- _Problems to work on_:
1 > From the forum thread on search performance, list every numerical quantity in the tl;dr summary.
2 > Summarize the forum thread on search performance in two sentences.
3 > Answer these from the forum thread on search performance.
(a) In what year was phk's article published?
(b) Which figures in the paper show the results?
(c) What lookup cost does SQLite's static hashtable have?

## Begin Passage given

Yes, intrusive data structure is exactly the correct word for it. I was trying to remember it but couldn't recall it for my comment. Thanks! I'm curious to see how it will work in Rust.
Yes, you probably shouldn't use any kind of binary trees. This has been a sort of open secret for years. I first learned about it from phk(Poul-Henning Kamp)'s 2010 article, "You're doing it wrong". See http://phk.freebsd.dk/B-Heap/queue.html.
What would you recommend as a good book on Virtual Memory ? I learned about the insides of computers during school days more than 20 yers ago and I would like to refresh/update my knowledge.
Yes, I don't think the article is very good, but it was where I first learned whole IO complexity thing, and I think it was widely read and effective in popularizing the idea.
That's exactly what phk wrote about: theoretically perfect algorithms such as binary search are never practically perfect, because they never account for real life things like disk latency and memory pressure. This has lead to developers come up with inefficient softwares.
Very true. Here's a paper from last year that measures the performance of searches on several implicit search tree layouts on CPU and GPU: https://algoparc.ics.hawaii.edu/pubs/18-ipdps.pdf. You can see the results in figures 7 and 9 (pages 9 and 10).
tl;dr: in an array of 500 million elements, if you're doing more than ~5 million queries (1%), it pays off to spend the time to construct a more efficient representation of the data and search on that. On a GPU, you need ~15 million queries (3%).
SQLite already implemented such mechanism[0] that determines whether or not a given identifier is really an SQL keyword. The result is a single static hashtable (C array of chars) with O(1) lookup result. This is the fastest known implementation for keyword lookup.
I'm not clear as to why that'd be faster than what we/PG has done. On a quick skim that allows for conflicts in the hashtable, which our new implementation doesn't? Ours is also a C array (albeit of offsets into one blob of string srather than the strings directly, the higher data density achievable due to that was worth it).

## End Passage given
## Begin Dataset extract

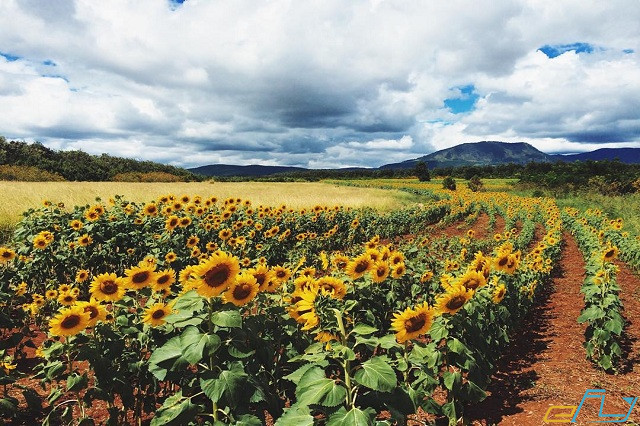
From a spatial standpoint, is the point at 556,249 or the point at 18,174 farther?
the point at 18,174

## End Dataset extract

- _Exercise solutions_:
1 >
- 500 million elements
- ~5 million queries
- 1%
- ~15 million queries
- 3%

2 > Commenters say binary trees and binary search ignore real costs such as disk latency and memory pressure, an idea popularized by phk's 2010 article "You're doing it wrong." A cited paper finds that, in a 500-million-element array, building a more efficient representation pays off after about 1% of queries on a CPU and about 3% on a GPU, and a later exchange compares SQLite's static hashtable for keyword lookup with a new implementation that avoids hashtable conflicts and stores offsets into one blob of strings.

3 >
(a) 2010
(b) Figures 7 and 9 (pages 9 and 10)
(c) O(1)